Not surprisingly, the policy pendulum in many states soon began to swing the other way. Lawmakers redirected resources back into traditional criminal justice institutions and implemented laws that emphasized punishment over treatment. Two decades later, the results are once again surprising: The traditional approach works. Not only has crime plummeted since the mid-1990s, but victimization rates among the most vulnerable groups (e.g., women, ethnic minorities, adolescents, and the elderly) have substantially improved. Moreover, in just fifteen years, crime went from being a top public concern to not even registering on public opinion poll surveys.
So, what accounts for these results? With the experimentation over the last century, lawmakers – and some (but not all) academics – have been convinced of two things. First, contrary to the beliefs of most criminologists and psychologists, crime is not a disease. Unlike the present H1N1 swine flu virus currently making its way around the globe, criminality cannot be transferred through casual contact. There is no cure for crime, and no amount of psychological counseling, hormone therapy, or genetic engineering can produce a society that is safe from its effects.
Moreover, crime is not a by-product of a dysfunctional social environment or impoverished economic state. Children who suffer from abuse, neglect, or poverty are not doomed to a life of crime, nor are children from wealthy, healthy families destined to be model citizens. Common sense and a plethora of examples dispute both hypotheses.
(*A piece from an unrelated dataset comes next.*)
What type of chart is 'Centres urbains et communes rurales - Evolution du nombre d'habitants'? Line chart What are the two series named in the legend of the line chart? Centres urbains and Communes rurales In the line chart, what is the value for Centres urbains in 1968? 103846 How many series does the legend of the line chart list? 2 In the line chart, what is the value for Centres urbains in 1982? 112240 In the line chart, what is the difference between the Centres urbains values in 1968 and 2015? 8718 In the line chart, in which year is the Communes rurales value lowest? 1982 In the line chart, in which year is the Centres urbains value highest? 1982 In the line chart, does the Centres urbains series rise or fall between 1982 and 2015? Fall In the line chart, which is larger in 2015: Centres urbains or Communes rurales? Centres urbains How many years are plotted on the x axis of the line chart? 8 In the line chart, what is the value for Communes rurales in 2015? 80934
Instead, American lawmakers have rediscovered this historic truth: crime occurs when individuals exercise their free will to make choices that are influenced by motive and opportunity. All of Western civilization affirms that people are free moral agents, able to choose between right and wrong. Moreover, our greatest philosophers remind us that the strong are inclined to prey upon the weak unless they control themselves or are controlled by others.
So, what is a civilized society to do? First, it should encourage the development of morality and virtue so that children develop good self-control. Government can facilitate this development by supporting family units and by denying criminals the opportunity to terrorize communities and prey upon children who are vulnerable and weak.
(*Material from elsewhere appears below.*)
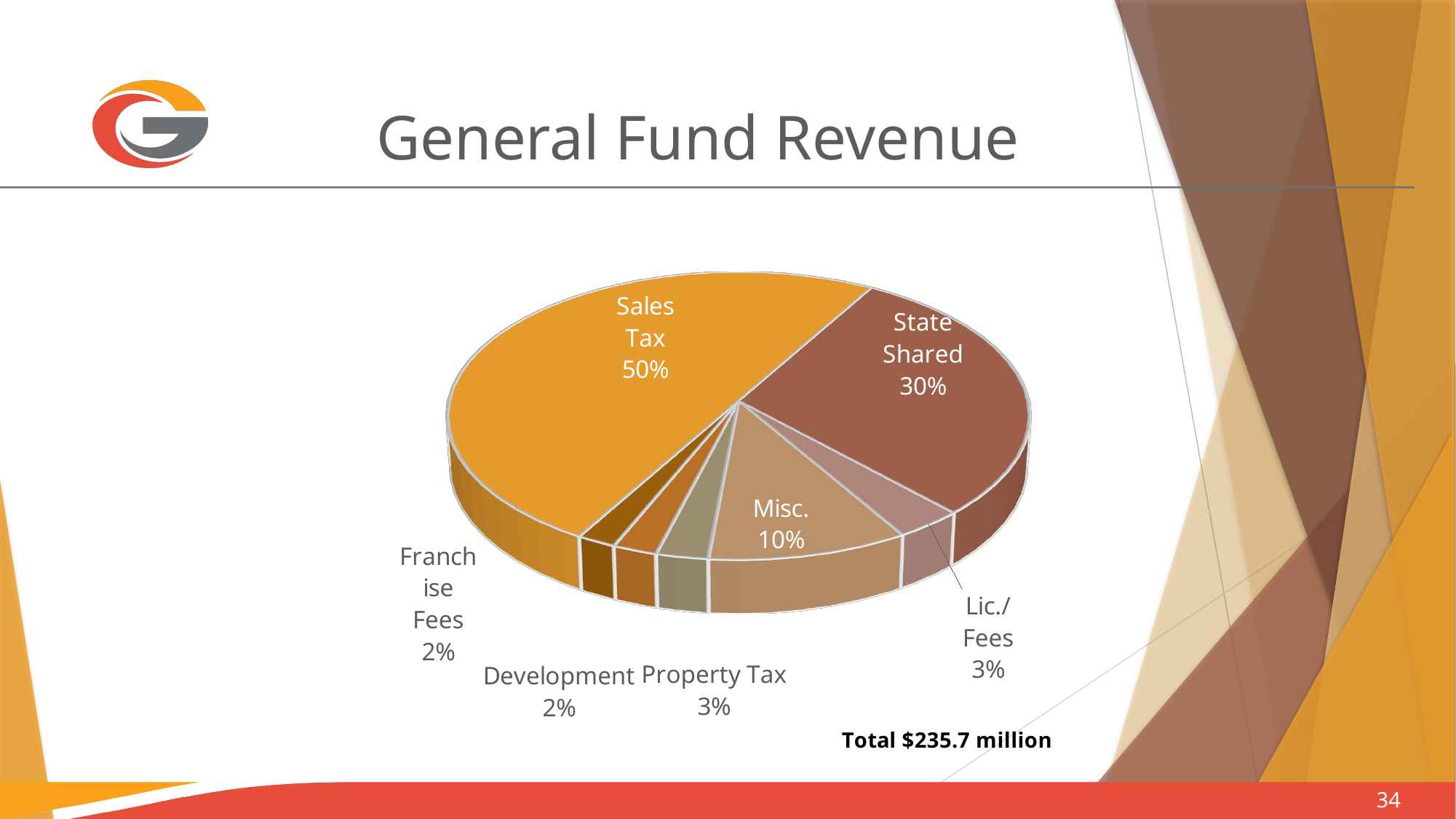
What total amount of General Fund Revenue is stated on the slide? $235.7 million Which is larger, the Misc. share or the Lic./Fees share? Misc. What is the difference in percentage points between Sales Tax and State Shared? 20 What percentage of the pie is Misc.? 10% What share of General Fund Revenue comes from State Shared? 30% What percentage of the pie is Development? 2% What share of General Fund Revenue comes from Sales Tax? 50% What percentage of the pie is Property Tax? 3% What kind of chart is shown on the slide? pie chart How many slices does the pie chart have? 7 What percentage of the pie is Lic./Fees? 3% Which category has the largest share of General Fund Revenue? Sales Tax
Second, lawmakers should reduce the motives of criminals by increasing the consequences for bad behavior. If the benefits of crime outweigh the consequences of getting caught, then society offers the offender no incentive to give up his life of crime. If, however, society alters the consequences or punishment of crime so that it no longer results in a net benefit, then the average offender will cease offending. To put it more bluntly, if you increase the time, you decrease the crime.
Nonetheless, not all offenders are persuaded by an increase in punishment. Research from the last four decades has shown that a few serious offenders remain incorrigible no matter what the cost of crime might be. Consequently, lawmakers have responded by implementing “three strikes” laws and other policies that isolate these offenders for longer periods of time. However, the percentage of offenders who fall into this category is very small: In California, the most populous state in the nation, the percentage is less than 5 percent. For other states, the percentages are even smaller. Furthermore, research has also shown that increasing the cost of crime does little to sway drug users who are chemically addicted to narcotics. For these offenders, treatment for chemical dependency, combined with the threat of imprisonment for failure to complete the treatment, is more effective than punishment alone.
For everyone else, the “old school” approach to crime and justice appears to be working well. Just last week, Los Angeles County released crime statistics revealing that property and violent crime numbers had dropped yet again. With county unemployment presently at 11.5 percent, this was good news for beleaguered officials. And, for lawmakers and citizens alike, it was confirmation that the investment in traditional crime-control measures, made nearly two decades ago, continues to pay healthy dividends.